### Your goal
For the records below, give the number of lines containing the word "Nissan" and no other text.

### Extracted data

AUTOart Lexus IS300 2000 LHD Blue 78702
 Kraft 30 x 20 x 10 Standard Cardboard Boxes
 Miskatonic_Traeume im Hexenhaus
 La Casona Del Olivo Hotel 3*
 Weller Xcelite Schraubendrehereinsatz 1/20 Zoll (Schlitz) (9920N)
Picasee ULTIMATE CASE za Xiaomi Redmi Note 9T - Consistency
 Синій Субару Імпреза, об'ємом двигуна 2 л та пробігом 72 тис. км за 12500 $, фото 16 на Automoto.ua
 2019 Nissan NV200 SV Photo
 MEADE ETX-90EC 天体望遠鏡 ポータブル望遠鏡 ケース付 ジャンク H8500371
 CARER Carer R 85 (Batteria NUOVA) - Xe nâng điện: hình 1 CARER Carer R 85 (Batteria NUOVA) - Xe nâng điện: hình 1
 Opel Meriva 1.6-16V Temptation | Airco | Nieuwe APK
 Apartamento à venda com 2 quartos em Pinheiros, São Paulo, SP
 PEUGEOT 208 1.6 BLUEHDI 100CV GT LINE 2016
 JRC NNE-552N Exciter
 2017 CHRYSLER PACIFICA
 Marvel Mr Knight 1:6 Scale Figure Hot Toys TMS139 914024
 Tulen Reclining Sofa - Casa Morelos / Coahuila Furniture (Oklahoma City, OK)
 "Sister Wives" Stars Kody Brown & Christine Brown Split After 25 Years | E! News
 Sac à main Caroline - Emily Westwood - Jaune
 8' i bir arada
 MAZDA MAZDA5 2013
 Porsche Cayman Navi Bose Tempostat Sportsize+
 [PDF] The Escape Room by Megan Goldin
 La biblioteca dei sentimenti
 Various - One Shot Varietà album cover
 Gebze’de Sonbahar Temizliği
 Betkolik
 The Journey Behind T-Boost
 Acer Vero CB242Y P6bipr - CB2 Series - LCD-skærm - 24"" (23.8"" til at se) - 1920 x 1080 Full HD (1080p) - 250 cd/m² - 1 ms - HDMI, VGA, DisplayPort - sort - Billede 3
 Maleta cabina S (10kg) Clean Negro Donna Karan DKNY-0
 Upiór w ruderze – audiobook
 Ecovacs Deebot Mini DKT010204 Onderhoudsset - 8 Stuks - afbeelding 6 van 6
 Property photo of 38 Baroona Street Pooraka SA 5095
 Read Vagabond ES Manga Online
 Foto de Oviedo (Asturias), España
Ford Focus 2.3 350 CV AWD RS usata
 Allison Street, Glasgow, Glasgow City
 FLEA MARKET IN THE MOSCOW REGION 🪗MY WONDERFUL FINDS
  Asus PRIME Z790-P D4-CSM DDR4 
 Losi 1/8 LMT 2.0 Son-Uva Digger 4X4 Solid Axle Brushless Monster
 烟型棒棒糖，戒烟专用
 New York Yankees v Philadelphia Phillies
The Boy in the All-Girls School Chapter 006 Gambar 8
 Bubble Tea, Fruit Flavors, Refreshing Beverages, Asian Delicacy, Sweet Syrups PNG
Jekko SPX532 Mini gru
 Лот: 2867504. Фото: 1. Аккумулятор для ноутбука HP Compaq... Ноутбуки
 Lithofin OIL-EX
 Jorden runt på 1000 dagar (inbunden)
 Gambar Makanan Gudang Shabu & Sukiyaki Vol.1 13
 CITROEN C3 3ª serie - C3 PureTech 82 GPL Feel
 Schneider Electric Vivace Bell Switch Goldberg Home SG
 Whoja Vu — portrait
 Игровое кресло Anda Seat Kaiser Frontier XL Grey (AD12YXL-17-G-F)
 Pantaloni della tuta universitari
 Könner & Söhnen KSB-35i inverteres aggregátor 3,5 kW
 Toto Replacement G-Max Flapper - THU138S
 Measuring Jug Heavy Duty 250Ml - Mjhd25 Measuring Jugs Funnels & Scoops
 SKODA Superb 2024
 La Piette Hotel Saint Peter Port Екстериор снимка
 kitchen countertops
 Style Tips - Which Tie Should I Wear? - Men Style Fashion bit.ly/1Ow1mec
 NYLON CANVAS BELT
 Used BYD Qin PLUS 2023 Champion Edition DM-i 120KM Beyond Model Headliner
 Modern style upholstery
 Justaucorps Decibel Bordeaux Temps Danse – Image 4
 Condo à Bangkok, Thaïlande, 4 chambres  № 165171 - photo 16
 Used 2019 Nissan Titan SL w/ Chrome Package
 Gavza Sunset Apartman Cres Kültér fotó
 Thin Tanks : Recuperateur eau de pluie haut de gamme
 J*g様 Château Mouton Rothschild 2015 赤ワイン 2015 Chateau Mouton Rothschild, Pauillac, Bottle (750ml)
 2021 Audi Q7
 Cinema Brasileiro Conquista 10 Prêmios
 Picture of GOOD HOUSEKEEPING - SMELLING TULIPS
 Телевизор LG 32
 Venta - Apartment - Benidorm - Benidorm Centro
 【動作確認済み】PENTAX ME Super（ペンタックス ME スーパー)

### Written solution
2